## Records supplied
=-=-=
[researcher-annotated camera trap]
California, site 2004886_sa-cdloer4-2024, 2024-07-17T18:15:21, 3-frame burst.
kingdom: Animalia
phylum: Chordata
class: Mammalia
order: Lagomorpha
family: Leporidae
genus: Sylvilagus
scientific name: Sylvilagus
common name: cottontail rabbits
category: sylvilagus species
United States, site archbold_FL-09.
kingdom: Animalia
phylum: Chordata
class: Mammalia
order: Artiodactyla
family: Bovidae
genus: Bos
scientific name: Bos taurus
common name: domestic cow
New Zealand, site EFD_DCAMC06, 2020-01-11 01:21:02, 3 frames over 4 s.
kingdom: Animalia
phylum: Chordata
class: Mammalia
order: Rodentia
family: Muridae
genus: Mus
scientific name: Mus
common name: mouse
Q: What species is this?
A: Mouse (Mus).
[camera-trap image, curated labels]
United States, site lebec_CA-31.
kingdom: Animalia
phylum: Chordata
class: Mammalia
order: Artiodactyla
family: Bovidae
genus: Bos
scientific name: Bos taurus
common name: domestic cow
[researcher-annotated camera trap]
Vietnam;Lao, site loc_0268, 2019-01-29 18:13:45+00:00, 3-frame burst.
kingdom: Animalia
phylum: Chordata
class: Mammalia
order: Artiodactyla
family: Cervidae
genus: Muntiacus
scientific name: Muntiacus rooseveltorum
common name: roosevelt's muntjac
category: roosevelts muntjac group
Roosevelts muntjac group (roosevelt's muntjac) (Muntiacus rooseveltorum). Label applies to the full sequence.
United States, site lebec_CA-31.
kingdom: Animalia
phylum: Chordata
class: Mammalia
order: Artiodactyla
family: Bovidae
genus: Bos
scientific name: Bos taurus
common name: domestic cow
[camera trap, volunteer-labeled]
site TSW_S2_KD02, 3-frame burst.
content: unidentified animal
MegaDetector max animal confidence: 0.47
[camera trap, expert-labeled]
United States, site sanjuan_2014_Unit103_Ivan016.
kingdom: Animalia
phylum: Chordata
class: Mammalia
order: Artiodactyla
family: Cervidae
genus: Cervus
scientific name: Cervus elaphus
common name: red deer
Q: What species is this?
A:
=-=-=
## What you are asked to do
Go through the entries and restate each one exactly.

## Output for this task
[researcher-annotated camera trap]
California, site 2004886_sa-cdloer4-2024, 2024-07-17T18:15:21, 3-frame burst.
kingdom: Animalia
phylum: Chordata
class: Mammalia
order: Lagomorpha
family: Leporidae
genus: Sylvilagus
scientific name: Sylvilagus
common name: cottontail rabbits
category: sylvilagus species
United States, site archbold_FL-09.
kingdom: Animalia
phylum: Chordata
class: Mammalia
order: Artiodactyla
family: Bovidae
genus: Bos
scientific name: Bos taurus
common name: domestic cow
New Zealand, site EFD_DCAMC06, 2020-01-11 01:21:02, 3 frames over 4 s.
kingdom: Animalia
phylum: Chordata
class: Mammalia
order: Rodentia
family: Muridae
genus: Mus
scientific name: Mus
common name: mouse
Q: What species is this?
A: Mouse (Mus).
[camera-trap image, curated labels]
United States, site lebec_CA-31.
kingdom: Animalia
phylum: Chordata
class: Mammalia
order: Artiodactyla
family: Bovidae
genus: Bos
scientific name: Bos taurus
common name: domestic cow
[researcher-annotated camera trap]
Vietnam;Lao, site loc_0268, 2019-01-29 18:13:45+00:00, 3-frame burst.
kingdom: Animalia
phylum: Chordata
class: Mammalia
order: Artiodactyla
family: Cervidae
genus: Muntiacus
scientific name: Muntiacus rooseveltorum
common name: roosevelt's muntjac
category: roosevelts muntjac group
Roosevelts muntjac group (roosevelt's muntjac) (Muntiacus rooseveltorum). Label applies to the full sequence.
United States, site lebec_CA-31.
kingdom: Animalia
phylum: Chordata
class: Mammalia
order: Artiodactyla
family: Bovidae
genus: Bos
scientific name: Bos taurus
common name: domestic cow
[camera trap, volunteer-labeled]
site TSW_S2_KD02, 3-frame burst.
content: unidentified animal
MegaDetector max animal confidence: 0.47
[camera trap, expert-labeled]
United States, site sanjuan_2014_Unit103_Ivan016.
kingdom: Animalia
phylum: Chordata
class: Mammalia
order: Artiodactyla
family: Cervidae
genus: Cervus
scientific name: Cervus elaphus
common name: red deer
Q: What species is this?
A:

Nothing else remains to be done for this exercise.